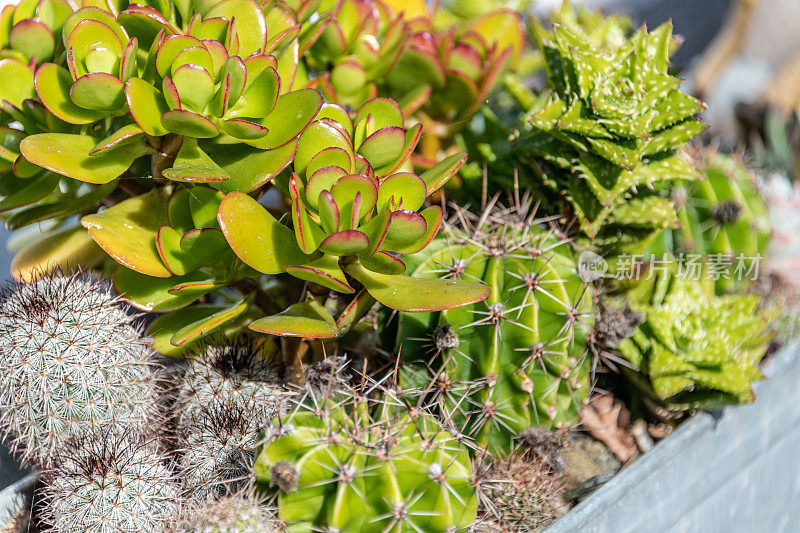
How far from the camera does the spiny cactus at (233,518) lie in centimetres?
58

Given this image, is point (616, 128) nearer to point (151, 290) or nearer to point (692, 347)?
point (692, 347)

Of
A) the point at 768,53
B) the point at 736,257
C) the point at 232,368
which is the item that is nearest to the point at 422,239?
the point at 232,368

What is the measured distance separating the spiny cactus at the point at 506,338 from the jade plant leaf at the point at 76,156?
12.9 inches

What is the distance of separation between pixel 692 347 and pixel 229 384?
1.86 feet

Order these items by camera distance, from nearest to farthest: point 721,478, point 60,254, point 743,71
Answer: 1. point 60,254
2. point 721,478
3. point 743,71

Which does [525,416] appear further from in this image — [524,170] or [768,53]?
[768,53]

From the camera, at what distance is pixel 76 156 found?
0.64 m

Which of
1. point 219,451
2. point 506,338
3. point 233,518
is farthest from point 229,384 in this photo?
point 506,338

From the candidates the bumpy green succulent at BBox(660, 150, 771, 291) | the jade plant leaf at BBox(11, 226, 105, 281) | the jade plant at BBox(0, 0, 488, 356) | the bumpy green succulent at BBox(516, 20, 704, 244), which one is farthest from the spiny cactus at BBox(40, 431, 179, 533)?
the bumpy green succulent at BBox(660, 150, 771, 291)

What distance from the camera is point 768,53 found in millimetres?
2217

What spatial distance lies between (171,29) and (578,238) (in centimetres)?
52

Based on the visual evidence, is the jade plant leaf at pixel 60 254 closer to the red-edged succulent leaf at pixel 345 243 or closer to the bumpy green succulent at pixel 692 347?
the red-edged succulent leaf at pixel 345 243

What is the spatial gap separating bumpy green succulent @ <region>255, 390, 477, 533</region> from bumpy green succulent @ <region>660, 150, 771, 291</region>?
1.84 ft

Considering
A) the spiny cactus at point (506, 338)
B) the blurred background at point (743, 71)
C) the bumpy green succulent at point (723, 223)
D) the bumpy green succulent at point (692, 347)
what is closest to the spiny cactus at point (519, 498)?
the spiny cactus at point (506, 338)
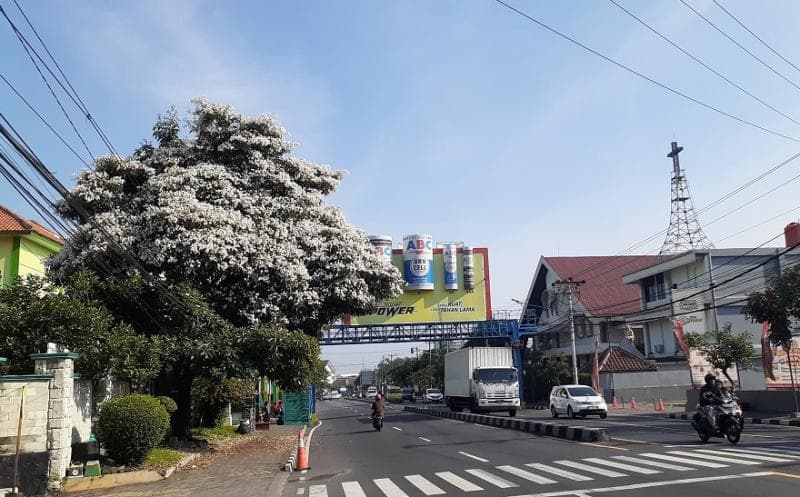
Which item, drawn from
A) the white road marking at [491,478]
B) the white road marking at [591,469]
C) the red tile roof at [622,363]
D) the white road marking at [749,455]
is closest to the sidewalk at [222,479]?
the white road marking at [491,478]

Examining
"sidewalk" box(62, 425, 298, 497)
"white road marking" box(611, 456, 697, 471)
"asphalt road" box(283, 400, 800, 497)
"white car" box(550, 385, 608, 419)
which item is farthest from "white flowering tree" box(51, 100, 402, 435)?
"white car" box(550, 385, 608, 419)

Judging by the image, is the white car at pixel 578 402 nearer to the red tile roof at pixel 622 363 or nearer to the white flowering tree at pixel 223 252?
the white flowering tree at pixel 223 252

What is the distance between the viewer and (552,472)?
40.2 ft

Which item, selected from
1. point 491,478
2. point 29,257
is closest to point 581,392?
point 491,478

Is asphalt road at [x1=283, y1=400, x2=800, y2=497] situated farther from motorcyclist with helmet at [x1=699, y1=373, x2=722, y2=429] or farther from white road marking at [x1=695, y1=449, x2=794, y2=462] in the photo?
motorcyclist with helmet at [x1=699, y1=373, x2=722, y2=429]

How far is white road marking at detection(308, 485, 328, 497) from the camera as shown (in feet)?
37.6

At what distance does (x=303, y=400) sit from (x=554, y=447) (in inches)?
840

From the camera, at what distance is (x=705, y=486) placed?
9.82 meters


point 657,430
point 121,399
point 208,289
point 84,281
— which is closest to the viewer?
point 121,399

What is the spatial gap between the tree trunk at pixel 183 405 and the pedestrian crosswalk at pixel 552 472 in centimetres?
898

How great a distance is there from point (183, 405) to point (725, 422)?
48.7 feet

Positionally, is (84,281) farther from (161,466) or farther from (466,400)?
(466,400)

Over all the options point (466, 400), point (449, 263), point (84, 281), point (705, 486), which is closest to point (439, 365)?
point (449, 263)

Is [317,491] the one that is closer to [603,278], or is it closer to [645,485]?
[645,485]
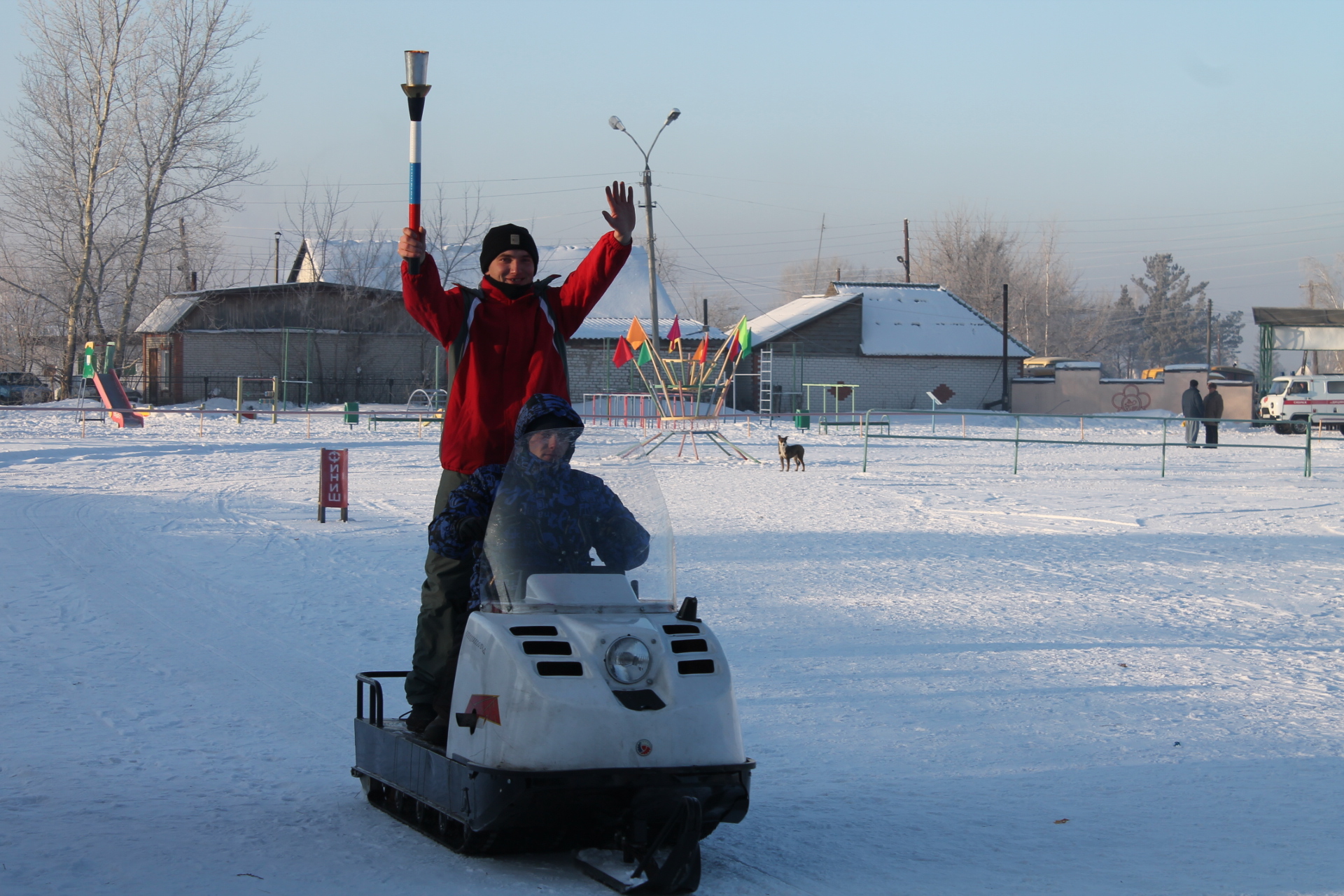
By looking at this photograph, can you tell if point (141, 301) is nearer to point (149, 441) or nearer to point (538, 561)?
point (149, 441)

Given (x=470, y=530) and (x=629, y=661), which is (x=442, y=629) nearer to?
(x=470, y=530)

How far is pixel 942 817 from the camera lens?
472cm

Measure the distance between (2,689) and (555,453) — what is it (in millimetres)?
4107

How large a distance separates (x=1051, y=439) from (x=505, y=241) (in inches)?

● ● ●

The records shown above are to be repeated exactly, with the pictures left out.

*Result below:*
How far from the camera does the spiny cactus at (233,518) lie in centimetres?
58

Given this image, is point (616, 128) nearer to point (151, 290) or nearer to point (692, 347)?
point (692, 347)

Of
A) the point at 768,53
B) the point at 736,257
C) the point at 232,368
which is the item that is nearest to the point at 422,239?
the point at 232,368

What is the measured distance separating the spiny cactus at the point at 506,338 from the jade plant leaf at the point at 76,156?
12.9 inches

What is the distance of separation between pixel 692 347 and pixel 229 384?
1.86 feet

Order these items by camera distance, from nearest to farthest: point 721,478, point 60,254, point 743,71
Answer: 1. point 60,254
2. point 721,478
3. point 743,71

Which does [525,416] appear further from in this image — [524,170] or [768,53]?
[768,53]

From the camera, at what distance is pixel 76 156 found?
0.64 m

Which of
1. point 219,451
2. point 506,338
3. point 233,518
is farthest from point 229,384 in this photo?
point 506,338

From the candidates the bumpy green succulent at BBox(660, 150, 771, 291) | the jade plant leaf at BBox(11, 226, 105, 281) | the jade plant at BBox(0, 0, 488, 356) | the bumpy green succulent at BBox(516, 20, 704, 244), which one is farthest from the spiny cactus at BBox(40, 431, 179, 533)?
the bumpy green succulent at BBox(660, 150, 771, 291)

What distance from the camera is point 768,53 found in millimetres?
2217

What spatial distance lies between (171,29) and (578,238) (in centimetres)?
52

Based on the visual evidence, is the jade plant leaf at pixel 60 254 closer to the red-edged succulent leaf at pixel 345 243 or closer to the bumpy green succulent at pixel 692 347?
the red-edged succulent leaf at pixel 345 243

What is the spatial gap separating bumpy green succulent @ <region>255, 390, 477, 533</region> from bumpy green succulent @ <region>660, 150, 771, 291</region>?
1.84 ft

Considering
A) the spiny cactus at point (506, 338)
B) the blurred background at point (743, 71)
C) the bumpy green succulent at point (723, 223)
D) the bumpy green succulent at point (692, 347)
what is closest to the spiny cactus at point (519, 498)?
the spiny cactus at point (506, 338)
Which item, drawn from
A) the white road marking at [491,478]
B) the white road marking at [591,469]
C) the red tile roof at [622,363]
D) the white road marking at [749,455]
is closest to the sidewalk at [222,479]?
the white road marking at [491,478]

Examining
"sidewalk" box(62, 425, 298, 497)
"white road marking" box(611, 456, 697, 471)
"asphalt road" box(283, 400, 800, 497)
"white car" box(550, 385, 608, 419)
which item is farthest from "white flowering tree" box(51, 100, 402, 435)?
"white car" box(550, 385, 608, 419)

Judging by the image, is the white car at pixel 578 402 nearer to the red tile roof at pixel 622 363 or nearer to the white flowering tree at pixel 223 252?
the white flowering tree at pixel 223 252

What is the distance between the viewer and (552,472)?
40.2 ft

Which item, selected from
1. point 491,478
2. point 29,257
is closest to point 581,392?
point 491,478

Is asphalt road at [x1=283, y1=400, x2=800, y2=497] situated farther from motorcyclist with helmet at [x1=699, y1=373, x2=722, y2=429] or farther from white road marking at [x1=695, y1=449, x2=794, y2=462] in the photo?
motorcyclist with helmet at [x1=699, y1=373, x2=722, y2=429]

How far is white road marking at detection(308, 485, 328, 497) from the camera as shown (in feet)?
37.6

At what distance does (x=303, y=400) sit from (x=554, y=447) (in inches)?
840

From the camera, at what distance is (x=705, y=486) placed?
9.82 meters


point 657,430
point 121,399
point 208,289
point 84,281
— which is closest to the viewer?
point 121,399

What is the spatial gap between the tree trunk at pixel 183 405 and the pedestrian crosswalk at pixel 552 472 in centimetres?
898

How great a distance is there from point (183, 405) to point (725, 422)?
48.7 feet

Positionally, is (84,281) farther from (161,466) or farther from (466,400)?
(466,400)

Over all the options point (466, 400), point (449, 263), point (84, 281), point (705, 486), which is closest to point (439, 365)?
point (449, 263)

Is [317,491] the one that is closer to [603,278], or is it closer to [645,485]?
[645,485]
By looking at this photograph, can you tell if point (141, 301) is nearer to point (149, 441) or nearer to point (538, 561)?
point (149, 441)

Given (x=470, y=530) and (x=629, y=661), which is (x=442, y=629) nearer to?
(x=470, y=530)

How far is pixel 942 817 from the camera lens?
472cm

Measure the distance between (2,689) and (555,453) — what is it (in millimetres)?
4107

How large a distance separates (x=1051, y=439) from (x=505, y=241) (in inches)?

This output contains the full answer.